I genitori della bambina invocano nei confronti dell’Azienda sanitaria la violazione del diritto all’autodeterminazione e il del danno patito dalla neonata a causa del ritardo con cui le sarebbero state diagnosticate le patologie.

I Giudici di merito, sia in primo grado che in appello, respingevano la domanda dei genitori.

Veniva escluso il risarcimento dei danni in ragione del fatto che la gestante non aveva mai manifestato la volontà dell’interruzione della gravidanza, ove edotta dalle circostanze menomanti relative al feto, e non aveva dimostrato la ricorrenza delle condizioni legittimanti l’interruzione volontaria della gravidanza.

Gli Ermellini ritengono il ricorso parzialmente fondato.

◆ Attività richieste
[1] Nel testo sulla causa di risarcimento, come giudicano il ricorso gli Ermellini?
[2] Modifica il testo sulla causa di risarcimento: riscrivi tutto da "I Giudici di" fino a "volontaria della gravidanza.", sostituendo "gestante" con "madre".
[3] Riprendi il testo sulla causa di risarcimento e proseguilo dal punto in cui si interrompe.
Il materiale riportato qui proviene da una fonte diversa.

◆ Dati registrati
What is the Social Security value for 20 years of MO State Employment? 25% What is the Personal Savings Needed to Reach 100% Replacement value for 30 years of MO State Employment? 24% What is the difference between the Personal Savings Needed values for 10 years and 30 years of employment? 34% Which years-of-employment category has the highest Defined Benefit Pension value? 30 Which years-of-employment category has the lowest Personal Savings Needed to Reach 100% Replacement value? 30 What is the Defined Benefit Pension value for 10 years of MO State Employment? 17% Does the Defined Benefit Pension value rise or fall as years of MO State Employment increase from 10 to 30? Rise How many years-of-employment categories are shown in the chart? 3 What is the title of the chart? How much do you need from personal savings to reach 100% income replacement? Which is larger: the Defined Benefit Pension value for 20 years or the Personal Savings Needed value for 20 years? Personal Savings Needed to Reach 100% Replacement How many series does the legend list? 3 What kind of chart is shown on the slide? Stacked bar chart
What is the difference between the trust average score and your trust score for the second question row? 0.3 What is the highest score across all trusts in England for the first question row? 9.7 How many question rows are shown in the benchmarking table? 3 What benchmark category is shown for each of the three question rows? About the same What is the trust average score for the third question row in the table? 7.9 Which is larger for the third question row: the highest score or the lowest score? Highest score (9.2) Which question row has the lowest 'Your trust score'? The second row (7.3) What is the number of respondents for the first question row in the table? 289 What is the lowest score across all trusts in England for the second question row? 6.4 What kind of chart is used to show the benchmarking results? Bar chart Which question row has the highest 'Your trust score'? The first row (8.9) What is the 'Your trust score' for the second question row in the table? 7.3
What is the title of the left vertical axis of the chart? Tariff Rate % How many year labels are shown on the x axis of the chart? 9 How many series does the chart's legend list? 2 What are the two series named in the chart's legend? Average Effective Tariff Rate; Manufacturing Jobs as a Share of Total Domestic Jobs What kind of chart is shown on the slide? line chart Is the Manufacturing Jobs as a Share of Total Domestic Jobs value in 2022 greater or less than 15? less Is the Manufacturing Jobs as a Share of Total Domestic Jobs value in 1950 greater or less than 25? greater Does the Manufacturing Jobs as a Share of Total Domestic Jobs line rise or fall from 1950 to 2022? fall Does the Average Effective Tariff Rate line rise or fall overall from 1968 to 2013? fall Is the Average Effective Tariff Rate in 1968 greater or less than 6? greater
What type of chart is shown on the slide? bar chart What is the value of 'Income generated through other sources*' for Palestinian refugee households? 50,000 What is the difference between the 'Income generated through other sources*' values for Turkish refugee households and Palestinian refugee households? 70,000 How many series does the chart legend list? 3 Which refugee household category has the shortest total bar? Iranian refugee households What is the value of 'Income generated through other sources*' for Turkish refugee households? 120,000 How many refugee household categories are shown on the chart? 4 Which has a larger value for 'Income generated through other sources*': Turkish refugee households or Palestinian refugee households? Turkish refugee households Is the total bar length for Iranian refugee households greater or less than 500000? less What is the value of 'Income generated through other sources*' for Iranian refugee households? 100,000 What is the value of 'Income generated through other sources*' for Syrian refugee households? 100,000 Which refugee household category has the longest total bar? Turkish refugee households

◆ Risposte
[1] Lo ritengono parzialmente fondato.

[2]
I Giudici di merito, sia in primo grado che in appello, respingevano la domanda dei genitori.

Veniva escluso il risarcimento dei danni in ragione del fatto che la madre non aveva mai manifestato la volontà dell’interruzione della gravidanza, ove edotta dalle circostanze menomanti relative al feto, e non aveva dimostrato la ricorrenza delle condizioni legittimanti l’interruzione volontaria della gravidanza.

[3]
Secondo i ricorrenti la Corte d’Appello ometteva di considerare che la violazione del consenso informato in capo una donna in gravidanza incide non solo sulle sue scelte abortive, ma può anche avere altre conseguenze, in quanto la madre, se informata, avrebbe potuto scegliere di non abortire, ma avrebbe avuto anche la possibilità di prepararsi psicologicamente e materialmente alla nascita di un bambino con problemi, necessitante di accudimento, avrebbe consentito l’elaborazione del fatto da parte dei genitori, l’accettazione e la predisposizione di una diversa organizzazione di vita; avrebbero potuto programmare eventi chirurgici o cure tempestive per eliminare il problema o attenuarne le conseguenze.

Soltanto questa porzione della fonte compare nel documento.